EXERCISE DATA
****************************************

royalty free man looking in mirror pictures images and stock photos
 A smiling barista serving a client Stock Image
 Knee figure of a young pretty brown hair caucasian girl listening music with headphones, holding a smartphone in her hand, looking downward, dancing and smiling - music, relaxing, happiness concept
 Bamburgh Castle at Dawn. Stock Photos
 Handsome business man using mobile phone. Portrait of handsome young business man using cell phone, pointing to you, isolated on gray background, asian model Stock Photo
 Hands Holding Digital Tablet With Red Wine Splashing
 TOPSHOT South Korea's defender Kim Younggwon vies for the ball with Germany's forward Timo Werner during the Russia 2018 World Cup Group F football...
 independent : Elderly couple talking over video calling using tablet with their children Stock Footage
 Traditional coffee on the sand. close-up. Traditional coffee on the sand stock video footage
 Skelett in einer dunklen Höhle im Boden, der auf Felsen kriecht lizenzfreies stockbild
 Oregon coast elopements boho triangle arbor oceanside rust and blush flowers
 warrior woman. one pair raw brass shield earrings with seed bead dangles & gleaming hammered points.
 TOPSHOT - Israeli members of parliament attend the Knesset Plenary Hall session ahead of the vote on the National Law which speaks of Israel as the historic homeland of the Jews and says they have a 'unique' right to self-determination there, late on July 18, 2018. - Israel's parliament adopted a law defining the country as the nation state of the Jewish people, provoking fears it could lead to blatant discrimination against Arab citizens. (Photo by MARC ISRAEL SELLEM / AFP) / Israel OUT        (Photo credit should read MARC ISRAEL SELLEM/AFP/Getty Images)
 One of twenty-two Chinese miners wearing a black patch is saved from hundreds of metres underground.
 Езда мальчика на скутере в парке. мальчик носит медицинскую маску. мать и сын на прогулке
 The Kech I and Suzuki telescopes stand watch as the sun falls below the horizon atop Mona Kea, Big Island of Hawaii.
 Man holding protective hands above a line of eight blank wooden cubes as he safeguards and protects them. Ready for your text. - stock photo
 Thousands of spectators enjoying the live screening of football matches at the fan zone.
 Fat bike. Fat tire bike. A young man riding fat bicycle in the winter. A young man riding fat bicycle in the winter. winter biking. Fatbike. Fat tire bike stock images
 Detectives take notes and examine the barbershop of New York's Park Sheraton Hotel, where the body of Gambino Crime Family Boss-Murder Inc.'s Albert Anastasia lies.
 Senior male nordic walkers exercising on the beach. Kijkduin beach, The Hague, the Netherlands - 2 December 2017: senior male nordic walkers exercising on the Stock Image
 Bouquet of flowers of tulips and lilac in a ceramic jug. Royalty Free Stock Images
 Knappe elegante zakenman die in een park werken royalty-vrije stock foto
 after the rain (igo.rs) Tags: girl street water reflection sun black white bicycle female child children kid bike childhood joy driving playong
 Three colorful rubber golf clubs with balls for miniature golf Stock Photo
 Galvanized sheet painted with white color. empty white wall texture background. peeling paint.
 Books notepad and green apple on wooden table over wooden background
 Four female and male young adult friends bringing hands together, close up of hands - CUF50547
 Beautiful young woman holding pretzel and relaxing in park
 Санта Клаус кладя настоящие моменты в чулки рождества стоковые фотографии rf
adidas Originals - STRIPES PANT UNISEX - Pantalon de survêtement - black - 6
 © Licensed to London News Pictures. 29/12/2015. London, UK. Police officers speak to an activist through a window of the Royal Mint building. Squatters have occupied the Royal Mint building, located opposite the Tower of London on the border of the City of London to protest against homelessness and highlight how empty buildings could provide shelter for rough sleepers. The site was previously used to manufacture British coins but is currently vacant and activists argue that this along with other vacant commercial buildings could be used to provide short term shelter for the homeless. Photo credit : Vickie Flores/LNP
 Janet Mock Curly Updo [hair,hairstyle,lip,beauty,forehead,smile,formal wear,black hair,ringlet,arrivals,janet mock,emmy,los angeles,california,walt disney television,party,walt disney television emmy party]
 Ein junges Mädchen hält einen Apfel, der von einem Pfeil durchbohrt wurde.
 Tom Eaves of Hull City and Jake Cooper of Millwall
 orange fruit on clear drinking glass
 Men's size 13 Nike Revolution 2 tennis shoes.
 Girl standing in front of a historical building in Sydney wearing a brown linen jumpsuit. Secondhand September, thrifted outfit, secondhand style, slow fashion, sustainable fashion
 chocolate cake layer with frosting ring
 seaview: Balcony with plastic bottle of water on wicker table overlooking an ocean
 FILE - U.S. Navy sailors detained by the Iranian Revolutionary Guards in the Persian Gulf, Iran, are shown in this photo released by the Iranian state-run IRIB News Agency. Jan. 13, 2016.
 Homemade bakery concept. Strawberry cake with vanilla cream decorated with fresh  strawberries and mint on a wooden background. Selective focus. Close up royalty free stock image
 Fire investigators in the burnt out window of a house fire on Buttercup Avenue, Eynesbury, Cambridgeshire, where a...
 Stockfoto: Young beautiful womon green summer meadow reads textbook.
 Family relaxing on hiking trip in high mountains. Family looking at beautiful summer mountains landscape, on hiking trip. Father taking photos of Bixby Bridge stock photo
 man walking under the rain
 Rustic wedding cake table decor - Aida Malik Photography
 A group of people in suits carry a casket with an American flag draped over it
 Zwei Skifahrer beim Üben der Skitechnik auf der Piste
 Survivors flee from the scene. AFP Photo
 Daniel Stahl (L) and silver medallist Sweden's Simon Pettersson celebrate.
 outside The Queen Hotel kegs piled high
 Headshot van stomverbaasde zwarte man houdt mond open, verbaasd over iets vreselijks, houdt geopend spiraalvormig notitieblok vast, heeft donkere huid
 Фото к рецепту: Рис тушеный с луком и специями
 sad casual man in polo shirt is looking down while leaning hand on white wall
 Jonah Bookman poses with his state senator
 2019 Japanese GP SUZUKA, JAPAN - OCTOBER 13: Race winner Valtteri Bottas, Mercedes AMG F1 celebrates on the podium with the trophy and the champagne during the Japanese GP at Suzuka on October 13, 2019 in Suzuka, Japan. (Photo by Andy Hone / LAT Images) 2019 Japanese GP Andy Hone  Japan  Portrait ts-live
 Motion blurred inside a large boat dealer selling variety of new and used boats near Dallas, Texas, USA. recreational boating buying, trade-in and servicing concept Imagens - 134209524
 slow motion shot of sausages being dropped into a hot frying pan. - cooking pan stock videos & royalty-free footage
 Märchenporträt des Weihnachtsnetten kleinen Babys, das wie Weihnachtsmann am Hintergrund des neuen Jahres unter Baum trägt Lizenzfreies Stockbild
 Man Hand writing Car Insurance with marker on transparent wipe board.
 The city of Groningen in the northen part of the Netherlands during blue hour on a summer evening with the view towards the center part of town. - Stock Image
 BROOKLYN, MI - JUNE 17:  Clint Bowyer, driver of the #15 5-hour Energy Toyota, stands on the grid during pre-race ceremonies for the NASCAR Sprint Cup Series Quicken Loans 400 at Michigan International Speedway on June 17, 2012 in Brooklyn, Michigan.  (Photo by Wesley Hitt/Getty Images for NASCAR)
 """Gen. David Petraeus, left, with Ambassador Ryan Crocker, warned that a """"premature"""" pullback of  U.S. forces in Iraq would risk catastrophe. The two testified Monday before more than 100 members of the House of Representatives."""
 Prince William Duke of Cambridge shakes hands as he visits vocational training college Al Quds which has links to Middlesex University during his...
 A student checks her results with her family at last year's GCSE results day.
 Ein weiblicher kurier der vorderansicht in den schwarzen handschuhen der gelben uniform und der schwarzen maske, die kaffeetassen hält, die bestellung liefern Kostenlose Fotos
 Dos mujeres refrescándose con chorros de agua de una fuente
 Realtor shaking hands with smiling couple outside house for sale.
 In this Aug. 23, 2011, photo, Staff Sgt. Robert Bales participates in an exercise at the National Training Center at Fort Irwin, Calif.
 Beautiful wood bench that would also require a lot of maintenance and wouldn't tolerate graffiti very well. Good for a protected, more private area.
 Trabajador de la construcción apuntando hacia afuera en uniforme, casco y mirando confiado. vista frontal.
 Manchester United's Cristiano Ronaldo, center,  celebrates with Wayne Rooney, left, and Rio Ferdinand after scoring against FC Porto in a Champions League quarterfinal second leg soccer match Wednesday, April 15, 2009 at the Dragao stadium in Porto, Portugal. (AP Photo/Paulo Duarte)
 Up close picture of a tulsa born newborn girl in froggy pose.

****************************************

THE TASK
Transcribe only what runs from the line with "Prince William Duke" to the last line above, keeping every line exactly as written.

EXPECTED ANSWER
 Prince William Duke of Cambridge shakes hands as he visits vocational training college Al Quds which has links to Middlesex University during his...
 A student checks her results with her family at last year's GCSE results day.
 Ein weiblicher kurier der vorderansicht in den schwarzen handschuhen der gelben uniform und der schwarzen maske, die kaffeetassen hält, die bestellung liefern Kostenlose Fotos
 Dos mujeres refrescándose con chorros de agua de una fuente
 Realtor shaking hands with smiling couple outside house for sale.
 In this Aug. 23, 2011, photo, Staff Sgt. Robert Bales participates in an exercise at the National Training Center at Fort Irwin, Calif.
 Beautiful wood bench that would also require a lot of maintenance and wouldn't tolerate graffiti very well. Good for a protected, more private area.
 Trabajador de la construcción apuntando hacia afuera en uniforme, casco y mirando confiado. vista frontal.
 Manchester United's Cristiano Ronaldo, center,  celebrates with Wayne Rooney, left, and Rio Ferdinand after scoring against FC Porto in a Champions League quarterfinal second leg soccer match Wednesday, April 15, 2009 at the Dragao stadium in Porto, Portugal. (AP Photo/Paulo Duarte)
 Up close picture of a tulsa born newborn girl in froggy pose.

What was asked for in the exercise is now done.